The data catalog gives you a single place to answer questions about your data:

  • What tables exist? Browse all dbt models organized by layer (staging, intermediate, marts)
  • What does each column contain? View schema, profiling stats, and PII flags
  • Where does data flow? Trace lineage from raw sources through transformations to final models
  • What depends on this model? Impact analysis shows downstream dependencies before you make changes
  • Find anything: Full-text search across model names, descriptions, and column names

The catalog is powered by your dbt manifest (for model metadata and lineage) and DuckDB introspection (for column schemas and profiling).

How It Works

Browsing Models & Sources

The catalog lists all dbt models from your project, classified into layers: staging, intermediate, and marts. Classification uses schema name first, then name prefix, with a fallback to intermediate. See Model Classification Rules for the full priority table.

Raw source tables (in raw_* schemas) are also browsable — they appear under their source name, even if they aren't yet referenced in dbt models.

Model Detail View

Click any model to see:

  • Description from dbt YAML documentation
  • Materialization type (view, table, incremental)
  • Column schema with types from DuckDB
  • dbt tests attached to the model (with pass/fail status)
  • Raw SQL and compiled SQL from the dbt manifest
  • Upstream and downstream lineage

Column Metadata

Each column shows:

  • Name and type from DuckDB's information_schema.columns
  • Description from dbt YAML documentation (if documented)
  • Profiling statistics (if profiled — see below)
  • PII flags from PII scanning (if detected)

Column types come directly from DuckDB, so you see the actual storage type (e.g., VARCHAR, BIGINT, TIMESTAMP WITH TIME ZONE) rather than the source system's type.

Profiling

Profiling computes summary statistics for each column in a table. Statistics are computed in DuckDB and cached in SQLite for fast retrieval.

flowchart LR
    A[Select table in catalog] --> B[Click Profile / Re-profile]
    B --> C["POST /api/catalog/{source}/{table}/profile"]
    C --> D[DuckDB computes stats]
    D --> E[Cache in SQLite]
    E --> F[Display in catalog]

Profiling computes statistics appropriate to each column type:

  • All columns: null count, distinct count
  • Numeric columns: min, max, average, median
  • String columns: min length, max length, average length

Re-profile after schema changes

Profiling results are cached. If the table schema changes (new columns, type changes), click Re-profile to refresh the statistics.

Lineage

Lineage shows how data flows through your dbt project — from raw source tables through staging and intermediate models to final marts.

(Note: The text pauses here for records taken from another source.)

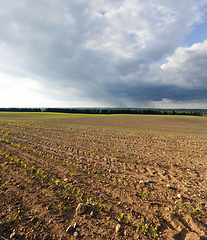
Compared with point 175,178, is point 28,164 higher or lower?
higher

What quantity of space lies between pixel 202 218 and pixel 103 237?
3705 mm

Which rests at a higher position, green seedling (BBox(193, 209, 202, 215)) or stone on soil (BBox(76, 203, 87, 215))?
stone on soil (BBox(76, 203, 87, 215))

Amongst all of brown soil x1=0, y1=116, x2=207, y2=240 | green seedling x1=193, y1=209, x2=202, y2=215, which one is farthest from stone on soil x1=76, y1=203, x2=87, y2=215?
green seedling x1=193, y1=209, x2=202, y2=215

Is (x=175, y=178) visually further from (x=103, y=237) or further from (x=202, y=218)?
(x=103, y=237)

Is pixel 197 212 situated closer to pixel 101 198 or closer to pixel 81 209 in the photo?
pixel 101 198

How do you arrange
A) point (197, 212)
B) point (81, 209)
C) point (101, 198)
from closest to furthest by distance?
point (81, 209), point (197, 212), point (101, 198)

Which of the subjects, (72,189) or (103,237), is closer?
(103,237)

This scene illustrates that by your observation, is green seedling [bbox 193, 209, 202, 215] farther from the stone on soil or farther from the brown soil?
the stone on soil

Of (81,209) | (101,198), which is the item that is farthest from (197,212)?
(81,209)

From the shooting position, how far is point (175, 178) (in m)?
6.93

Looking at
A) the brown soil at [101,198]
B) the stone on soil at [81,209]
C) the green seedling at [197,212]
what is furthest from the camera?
the green seedling at [197,212]

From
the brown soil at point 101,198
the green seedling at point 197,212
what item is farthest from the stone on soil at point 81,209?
the green seedling at point 197,212

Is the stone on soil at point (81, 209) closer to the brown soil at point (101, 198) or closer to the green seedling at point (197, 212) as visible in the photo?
the brown soil at point (101, 198)

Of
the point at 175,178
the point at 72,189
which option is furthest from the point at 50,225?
the point at 175,178
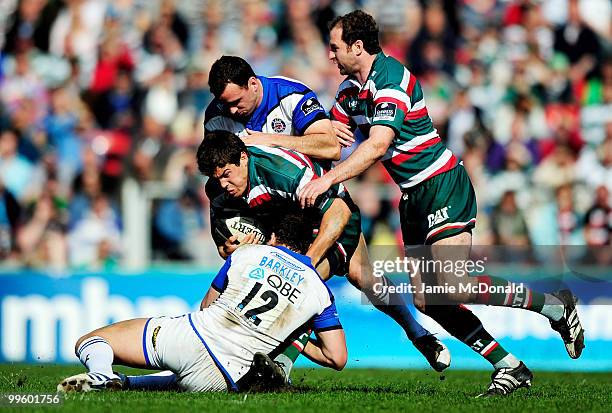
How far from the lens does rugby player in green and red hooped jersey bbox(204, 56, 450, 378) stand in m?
9.64

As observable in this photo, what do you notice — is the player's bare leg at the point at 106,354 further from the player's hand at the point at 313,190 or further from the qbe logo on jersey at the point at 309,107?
Answer: the qbe logo on jersey at the point at 309,107

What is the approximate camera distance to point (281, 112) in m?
10.1

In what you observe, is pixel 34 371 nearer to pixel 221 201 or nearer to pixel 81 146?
pixel 221 201

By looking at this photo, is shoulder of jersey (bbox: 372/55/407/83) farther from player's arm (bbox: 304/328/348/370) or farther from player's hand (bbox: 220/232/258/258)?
player's arm (bbox: 304/328/348/370)

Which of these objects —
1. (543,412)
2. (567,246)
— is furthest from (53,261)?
(543,412)

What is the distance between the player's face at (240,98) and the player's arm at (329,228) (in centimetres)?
113

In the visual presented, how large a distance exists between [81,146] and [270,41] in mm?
3764

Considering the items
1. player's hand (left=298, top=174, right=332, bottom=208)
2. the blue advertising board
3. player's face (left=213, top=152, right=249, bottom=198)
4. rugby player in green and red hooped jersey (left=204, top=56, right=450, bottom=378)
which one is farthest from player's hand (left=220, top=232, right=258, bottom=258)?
the blue advertising board

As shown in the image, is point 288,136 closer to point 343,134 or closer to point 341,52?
point 343,134

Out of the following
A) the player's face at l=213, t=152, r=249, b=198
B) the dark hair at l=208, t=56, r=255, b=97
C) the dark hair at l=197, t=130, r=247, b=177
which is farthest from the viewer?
the dark hair at l=208, t=56, r=255, b=97

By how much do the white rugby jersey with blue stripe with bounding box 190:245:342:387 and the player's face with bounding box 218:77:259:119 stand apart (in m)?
1.59

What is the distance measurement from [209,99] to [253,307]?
956 centimetres

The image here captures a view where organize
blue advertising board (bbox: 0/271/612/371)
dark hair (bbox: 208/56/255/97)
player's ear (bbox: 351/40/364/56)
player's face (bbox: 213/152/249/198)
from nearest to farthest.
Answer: player's face (bbox: 213/152/249/198) < dark hair (bbox: 208/56/255/97) < player's ear (bbox: 351/40/364/56) < blue advertising board (bbox: 0/271/612/371)

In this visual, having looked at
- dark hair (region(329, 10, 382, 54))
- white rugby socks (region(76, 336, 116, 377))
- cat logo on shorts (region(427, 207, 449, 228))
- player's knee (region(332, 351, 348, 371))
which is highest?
dark hair (region(329, 10, 382, 54))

The lineage graph is built from the dbt manifest's dependency information (depends_on and child_map).

Example trace:

raw_stripe.charges
  → stg_stripe_charges (staging)
    → int_customer_orders (intermediate)
      → fct_customer_ltv (marts)

Impact Analysis

Before modifying a model, use impact analysis to see what depends on it. This is the reverse of the lineage graph — it shows all downstream models that would be affected by changes.

Example: Before changing stg_stripe_charges, impact analysis shows:

stg_stripe_charges
  ← int_customer_orders
    ← fct_customer_ltv
    ← fct_daily_revenue
  ← int_refund_analysis
    ← fct_refund_summary

Check impact before modifying models

Always review the impact analysis before changing a model's schema or logic. Downstream models may break if you rename columns or change aggregations.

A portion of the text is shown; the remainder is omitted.